*Assignment*.
No line before the one holding "AIFEN A902 Pro" is to be copied; that line and all after it, through the end of the listing, are returned exactly, minus pictures.
(Dataset excerpts)
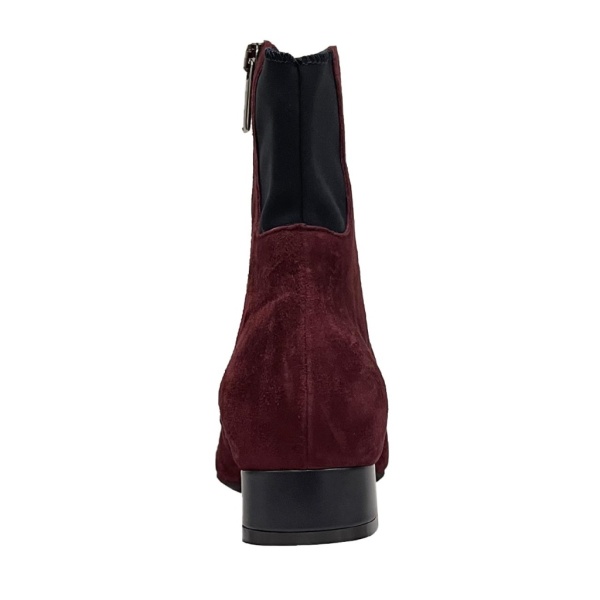 THIERRY RABOTIN [107300] премиум класса в бутиках Monte Rosso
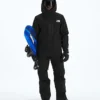 Men’s Summit Series Eastwall GORE-TEX® Jacket Men’s Summit Series Eastwall GORE-TEX® Jacket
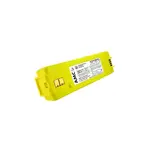 Battery, AED G3, Powerheart Pro, yellow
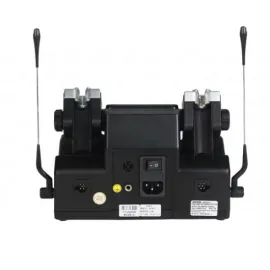 AIFEN A902 Pro Dual Station Soldering Rework Station for PCB Repair with C115 C210 C245 Handle Support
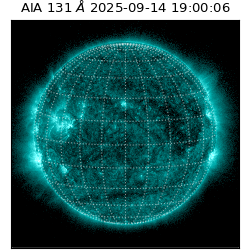 saia - 2025-09-14T19:00:06.638000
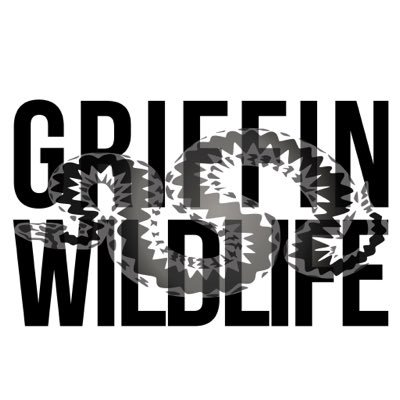 GriffinWildlife Profile Picture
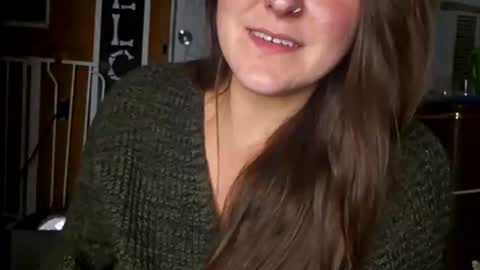 Walnut4u online show from November 5, 8:19 am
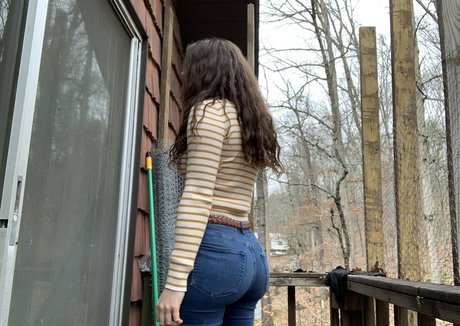 cosplay femboy onlyfans nude picture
(End Dataset excerpts)
*Exercise output*.
 AIFEN A902 Pro Dual Station Soldering Rework Station for PCB Repair with C115 C210 C245 Handle Support
 saia - 2025-09-14T19:00:06.638000
 GriffinWildlife Profile Picture
 Walnut4u online show from November 5, 8:19 am
 cosplay femboy onlyfans nude picture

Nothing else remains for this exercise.